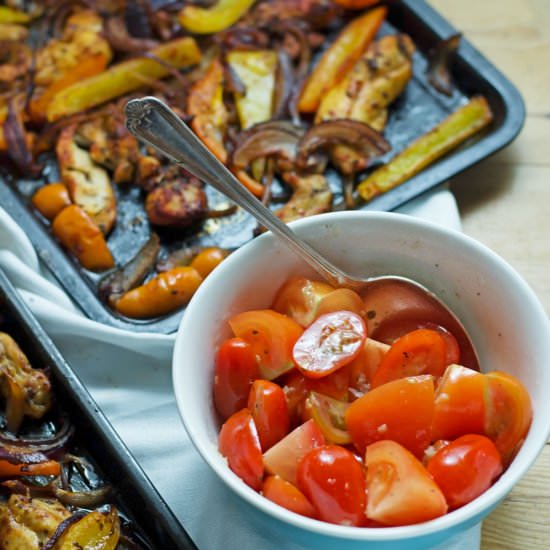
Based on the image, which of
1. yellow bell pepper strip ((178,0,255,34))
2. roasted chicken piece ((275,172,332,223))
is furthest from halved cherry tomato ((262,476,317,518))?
yellow bell pepper strip ((178,0,255,34))

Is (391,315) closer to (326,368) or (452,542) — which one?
(326,368)

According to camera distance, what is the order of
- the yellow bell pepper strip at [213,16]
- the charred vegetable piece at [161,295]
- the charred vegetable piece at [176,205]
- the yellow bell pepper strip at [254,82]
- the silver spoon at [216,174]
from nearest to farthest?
1. the silver spoon at [216,174]
2. the charred vegetable piece at [161,295]
3. the charred vegetable piece at [176,205]
4. the yellow bell pepper strip at [254,82]
5. the yellow bell pepper strip at [213,16]

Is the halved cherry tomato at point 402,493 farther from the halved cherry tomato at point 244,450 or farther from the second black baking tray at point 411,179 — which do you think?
the second black baking tray at point 411,179

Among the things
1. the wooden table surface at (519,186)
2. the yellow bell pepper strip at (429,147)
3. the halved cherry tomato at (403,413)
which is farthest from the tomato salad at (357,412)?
the yellow bell pepper strip at (429,147)

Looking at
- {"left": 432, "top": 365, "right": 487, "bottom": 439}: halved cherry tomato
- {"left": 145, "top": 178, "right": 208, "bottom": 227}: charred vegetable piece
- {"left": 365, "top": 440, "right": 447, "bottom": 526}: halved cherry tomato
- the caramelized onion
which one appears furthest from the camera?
the caramelized onion

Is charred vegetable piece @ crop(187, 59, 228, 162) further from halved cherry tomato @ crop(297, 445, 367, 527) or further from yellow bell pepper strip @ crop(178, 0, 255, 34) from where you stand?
halved cherry tomato @ crop(297, 445, 367, 527)

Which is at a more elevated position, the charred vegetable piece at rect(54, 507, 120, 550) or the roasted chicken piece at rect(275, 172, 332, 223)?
the roasted chicken piece at rect(275, 172, 332, 223)

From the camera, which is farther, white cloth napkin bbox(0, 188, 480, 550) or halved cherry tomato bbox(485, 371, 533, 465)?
white cloth napkin bbox(0, 188, 480, 550)
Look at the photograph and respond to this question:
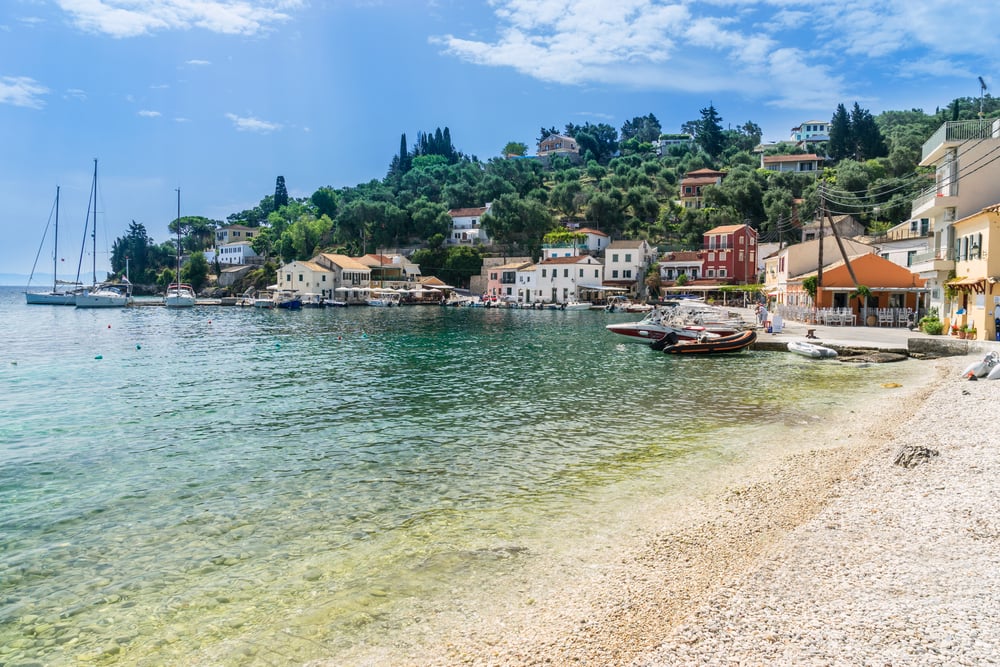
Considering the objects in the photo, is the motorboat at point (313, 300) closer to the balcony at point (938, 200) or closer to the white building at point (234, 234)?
the white building at point (234, 234)

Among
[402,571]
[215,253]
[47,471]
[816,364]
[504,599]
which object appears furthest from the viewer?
[215,253]

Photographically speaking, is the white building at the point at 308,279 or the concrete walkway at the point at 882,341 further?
the white building at the point at 308,279

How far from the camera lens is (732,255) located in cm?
8338

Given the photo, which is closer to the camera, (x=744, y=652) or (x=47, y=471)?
(x=744, y=652)

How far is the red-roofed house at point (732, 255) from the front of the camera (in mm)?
83125

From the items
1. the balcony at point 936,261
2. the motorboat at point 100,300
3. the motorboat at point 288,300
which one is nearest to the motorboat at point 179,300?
the motorboat at point 100,300

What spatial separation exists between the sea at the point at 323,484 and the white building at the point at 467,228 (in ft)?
309

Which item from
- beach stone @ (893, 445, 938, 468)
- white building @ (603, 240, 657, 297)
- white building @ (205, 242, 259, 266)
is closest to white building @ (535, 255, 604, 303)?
white building @ (603, 240, 657, 297)

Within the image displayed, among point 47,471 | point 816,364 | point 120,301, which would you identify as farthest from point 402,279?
point 47,471

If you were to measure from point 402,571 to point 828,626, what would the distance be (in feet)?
17.0

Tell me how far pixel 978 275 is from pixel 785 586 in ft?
97.3

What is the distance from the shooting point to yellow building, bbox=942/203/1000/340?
26.5 metres

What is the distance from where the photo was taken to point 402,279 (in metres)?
109

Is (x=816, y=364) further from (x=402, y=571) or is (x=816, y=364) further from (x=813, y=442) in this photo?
(x=402, y=571)
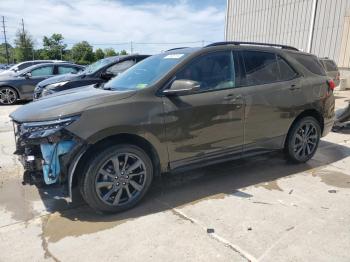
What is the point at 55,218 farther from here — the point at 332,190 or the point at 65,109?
the point at 332,190

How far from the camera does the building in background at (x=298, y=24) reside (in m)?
16.0

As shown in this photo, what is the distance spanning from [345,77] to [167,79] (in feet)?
47.6

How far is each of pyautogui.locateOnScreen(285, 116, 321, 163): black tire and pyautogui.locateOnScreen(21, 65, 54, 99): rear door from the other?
10.1m

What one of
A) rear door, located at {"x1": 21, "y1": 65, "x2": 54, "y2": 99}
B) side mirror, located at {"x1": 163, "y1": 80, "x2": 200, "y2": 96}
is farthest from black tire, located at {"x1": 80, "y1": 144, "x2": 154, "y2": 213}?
rear door, located at {"x1": 21, "y1": 65, "x2": 54, "y2": 99}

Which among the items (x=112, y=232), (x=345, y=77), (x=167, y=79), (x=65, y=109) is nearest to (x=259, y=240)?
(x=112, y=232)

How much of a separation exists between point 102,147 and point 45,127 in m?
0.59

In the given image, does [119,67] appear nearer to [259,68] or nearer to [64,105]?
[259,68]

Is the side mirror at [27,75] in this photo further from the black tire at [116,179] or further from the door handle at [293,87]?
the door handle at [293,87]

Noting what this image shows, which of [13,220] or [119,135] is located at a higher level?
[119,135]

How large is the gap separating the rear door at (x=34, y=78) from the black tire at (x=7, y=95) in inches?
12.9

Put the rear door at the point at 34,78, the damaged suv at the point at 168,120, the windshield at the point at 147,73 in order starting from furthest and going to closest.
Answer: the rear door at the point at 34,78 < the windshield at the point at 147,73 < the damaged suv at the point at 168,120

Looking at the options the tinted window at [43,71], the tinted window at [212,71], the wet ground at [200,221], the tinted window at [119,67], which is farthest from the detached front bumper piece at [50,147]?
the tinted window at [43,71]

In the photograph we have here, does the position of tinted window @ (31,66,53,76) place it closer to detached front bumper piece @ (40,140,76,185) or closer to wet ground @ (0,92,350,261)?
wet ground @ (0,92,350,261)

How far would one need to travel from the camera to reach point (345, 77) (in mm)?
15727
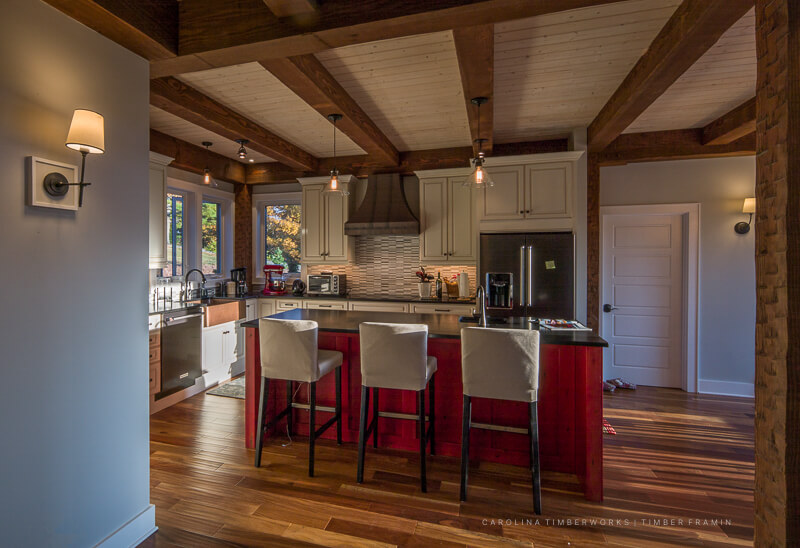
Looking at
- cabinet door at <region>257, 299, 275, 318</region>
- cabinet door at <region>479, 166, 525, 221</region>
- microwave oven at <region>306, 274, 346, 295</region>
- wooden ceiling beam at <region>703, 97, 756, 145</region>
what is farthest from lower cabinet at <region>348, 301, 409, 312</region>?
wooden ceiling beam at <region>703, 97, 756, 145</region>

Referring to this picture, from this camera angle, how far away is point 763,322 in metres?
1.28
━━━━━━
_Task details_
Copy out exactly the lines between the line that contains "In the given" and the last line of the records, both ends included; leave out every picture.

_Written response_
In the given image, does [119,67] appear nearer to [259,68] or nearer to [64,105]?
[259,68]

Is the side mirror at [27,75] in this photo further from the black tire at [116,179] or further from the door handle at [293,87]?
the door handle at [293,87]

Noting what this image shows, which of [13,220] or [119,135] is located at a higher level?
[119,135]

How large is the gap separating the rear door at (x=34, y=78) from the black tire at (x=7, y=95) in inches?
12.9

Put the rear door at the point at 34,78, the damaged suv at the point at 168,120, the windshield at the point at 147,73 in order starting from furthest and going to closest.
Answer: the rear door at the point at 34,78 < the windshield at the point at 147,73 < the damaged suv at the point at 168,120

Looking at the options the tinted window at [43,71], the tinted window at [212,71], the wet ground at [200,221], the tinted window at [119,67], which is farthest from the detached front bumper piece at [50,147]?
the tinted window at [43,71]

In the photograph we have here, does the position of tinted window @ (31,66,53,76) place it closer to detached front bumper piece @ (40,140,76,185) or closer to wet ground @ (0,92,350,261)?
wet ground @ (0,92,350,261)

How far would one need to travel from the camera to reach point (345, 77) (in mm)?
15727
Looking at
- cabinet door at <region>257, 299, 275, 318</region>
- cabinet door at <region>479, 166, 525, 221</region>
- microwave oven at <region>306, 274, 346, 295</region>
- wooden ceiling beam at <region>703, 97, 756, 145</region>
what is farthest from lower cabinet at <region>348, 301, 409, 312</region>?
wooden ceiling beam at <region>703, 97, 756, 145</region>

Referring to this picture, from this camera angle, how far away is point 763,322 in metres?
1.28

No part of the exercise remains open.